O despertador toca. Em uma sequência inconscientemente coreografada pela rotina, ele levanta -não exatamente acordado, tampouco sonâmbulo; talvez algo no meio- e se dirige para o banheiro. No espelho, vê os reflexos da noite em claro: estava péssimo. Seu cabelo, agora ruivo claro, estava amassado, revelando a ausência do pente, perdido em meio aos livros abertos espalhados pela casa. Seus olhos, que costumavam iluminar seu rosto, estavam mais escuros que o normal, cercados por uma aura melancólica, vazia. Sua imagem não fazia jus a sua idade. Como pudera envelhecer tanto em apenas poucos dias? Tinha apenas 19 anos, afinal.
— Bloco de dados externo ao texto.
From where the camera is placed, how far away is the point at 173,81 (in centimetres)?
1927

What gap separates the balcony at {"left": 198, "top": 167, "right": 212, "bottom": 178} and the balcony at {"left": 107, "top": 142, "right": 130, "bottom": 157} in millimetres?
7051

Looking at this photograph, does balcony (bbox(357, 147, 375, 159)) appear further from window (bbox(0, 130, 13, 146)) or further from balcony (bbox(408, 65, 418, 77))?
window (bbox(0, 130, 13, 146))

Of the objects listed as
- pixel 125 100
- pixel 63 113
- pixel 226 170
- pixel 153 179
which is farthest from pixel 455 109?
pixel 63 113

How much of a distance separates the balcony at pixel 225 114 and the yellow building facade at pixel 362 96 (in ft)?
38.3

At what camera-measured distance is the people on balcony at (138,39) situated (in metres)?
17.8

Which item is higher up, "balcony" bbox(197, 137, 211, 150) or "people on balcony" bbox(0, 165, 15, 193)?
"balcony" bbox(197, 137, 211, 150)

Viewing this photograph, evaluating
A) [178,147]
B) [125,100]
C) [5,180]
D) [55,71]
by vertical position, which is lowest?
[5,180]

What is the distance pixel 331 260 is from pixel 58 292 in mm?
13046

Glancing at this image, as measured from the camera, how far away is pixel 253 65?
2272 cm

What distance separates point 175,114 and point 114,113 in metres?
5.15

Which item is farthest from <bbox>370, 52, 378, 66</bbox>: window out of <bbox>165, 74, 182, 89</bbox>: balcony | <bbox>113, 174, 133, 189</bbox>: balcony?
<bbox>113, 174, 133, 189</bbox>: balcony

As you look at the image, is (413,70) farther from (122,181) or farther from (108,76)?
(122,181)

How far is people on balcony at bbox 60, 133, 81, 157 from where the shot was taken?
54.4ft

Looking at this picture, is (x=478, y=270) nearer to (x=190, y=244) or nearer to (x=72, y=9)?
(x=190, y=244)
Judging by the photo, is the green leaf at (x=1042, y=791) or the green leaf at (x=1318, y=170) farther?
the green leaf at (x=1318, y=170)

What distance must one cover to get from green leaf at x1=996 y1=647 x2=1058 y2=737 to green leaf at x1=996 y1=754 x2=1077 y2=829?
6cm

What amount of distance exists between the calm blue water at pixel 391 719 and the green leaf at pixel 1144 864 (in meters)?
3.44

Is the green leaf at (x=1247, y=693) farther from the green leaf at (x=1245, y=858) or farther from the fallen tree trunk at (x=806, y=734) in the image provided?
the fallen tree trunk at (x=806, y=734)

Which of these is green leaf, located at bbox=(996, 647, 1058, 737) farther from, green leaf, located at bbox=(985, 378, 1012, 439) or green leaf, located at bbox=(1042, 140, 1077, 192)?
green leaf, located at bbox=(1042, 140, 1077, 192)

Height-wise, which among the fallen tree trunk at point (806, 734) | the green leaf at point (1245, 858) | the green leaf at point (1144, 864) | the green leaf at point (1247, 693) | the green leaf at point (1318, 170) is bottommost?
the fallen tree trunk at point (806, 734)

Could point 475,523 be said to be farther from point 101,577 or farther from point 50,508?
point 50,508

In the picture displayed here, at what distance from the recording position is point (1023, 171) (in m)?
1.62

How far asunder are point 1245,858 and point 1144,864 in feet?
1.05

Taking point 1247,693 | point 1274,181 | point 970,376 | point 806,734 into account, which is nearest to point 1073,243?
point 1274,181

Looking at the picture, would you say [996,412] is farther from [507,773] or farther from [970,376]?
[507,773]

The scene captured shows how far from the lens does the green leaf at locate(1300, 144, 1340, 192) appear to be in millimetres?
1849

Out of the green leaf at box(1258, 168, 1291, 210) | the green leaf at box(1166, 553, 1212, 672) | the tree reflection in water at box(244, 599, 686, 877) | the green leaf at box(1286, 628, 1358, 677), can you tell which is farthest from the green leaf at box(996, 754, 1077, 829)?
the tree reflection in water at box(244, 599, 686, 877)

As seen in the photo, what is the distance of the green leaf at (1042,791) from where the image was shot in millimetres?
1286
Escovar os dentes não tirou o gosto amargo que sentia na boca. Gosto o qual o fazia lembrar de tudo que acontecera. Gosto o qual não passaria tão cedo. Gosto o qual o acompanharia aonde quer que fosse. Por fim, vestiu sua velha calça jeans, seu moletom cinza no qual certamente caberia mais uma pessoa, pegou sua mochila e saiu pela porta dos fundos. Morava sozinho, por isso não teve à quem recorrer quando perdera a chave da porta da frente. Chamar um chaveiro estava fora de cogitação, considerando a escassez de recursos financeiros na qual se encontrava.
A rua estava quase deserta. A não ser por um homem com uma capa que sempre passava estressado por ali naquele horário e uma senhora que passeava com seus cães, a rua era dele. Pode colocar seus fones e caminhar preguiçosamente. Os sinais do outono eram visíveis. Folhas secas faziam barulho quando as chutava. O rio que corria ao lado da rua estava cheio delas.
Chegou na cafeteria BigLand no momento exato que sua música preferida terminou. Ele foi ao balcão e sentou. Uma mulher de meia idade -a garçonete- se dirigiu a ele.
-Coockie! Que bom te ver! -disse ela- Fiquei preocupada por não ter aparecido ontem! Está tudo bem? Você está com uma cara horrível.
Ele desviou o olhar, constrangido pelo ar maternal que Betty exalava – nunca iria se acostumar com isso- e respondeu, num tom calmo:
-Está tudo bem, obrigado. Você sabe, tive problemas com meu gato, ele sumiu com as chaves de novo, e acabei me atrasando…
-Nós dois sabemos que isso é mentira, você não tem um gato! Mal consegue cuidar de si mesmo! -ela riu, e deu um suspiro- o que eu faço com você?
-Você poderia me trazer um café, sabe, eu tenho compromissos.
Betty, magoada pelas palavras daquele que ela considerava o filho que não teve, disse:
-Café?! É só como uma garçonete que você me vê? -e soltou em um tom sarcástico- você pode não se importar com a sua vida e desprezar meus cuidados, mas eu lembro de você, meu menino. Todos os dias desde que sua mãe foi embora.
Ele de repente ficou sério e olhou fixamente para o chão. Antes que percebesse seu dia havia sido definitivamente arruinado.
-ah, me desculpe…
Ele deu um sorriso torto, não queria prolongar isso.
-vou buscar seu café.
Assim que ela desapareceu pela porta que dava acesso as máquinas, ele pode reparar que havia alguém o encarando. Parecia se tratar de um ajudante, estava distribuindo os cafés, mas não usava uniforme. Nunca o vira antes. Quando percebeu, estava encarando o estranho abertamente. Se virou para a parede num ato tanto quanto infantil. Estava ruborizado. O estranho tinha cabelos castanhos, um rosto delicado e olhos que o prenderam por mais tempo do que gostaria.
-… no caixa!
-o que?
- em que planeta você está garoto?- Betty riu e repetiu- Pegue seu café no caixa, fiz do jeito que você gosta.
Ele agradeceu, pegou o café e saiu. Tomou no caminho, já estava super atrasado para a primeira aula. Na porta do colégio, prestes a jogar o copo no lixo, reparou em algo escrito nele. Uma letra: V.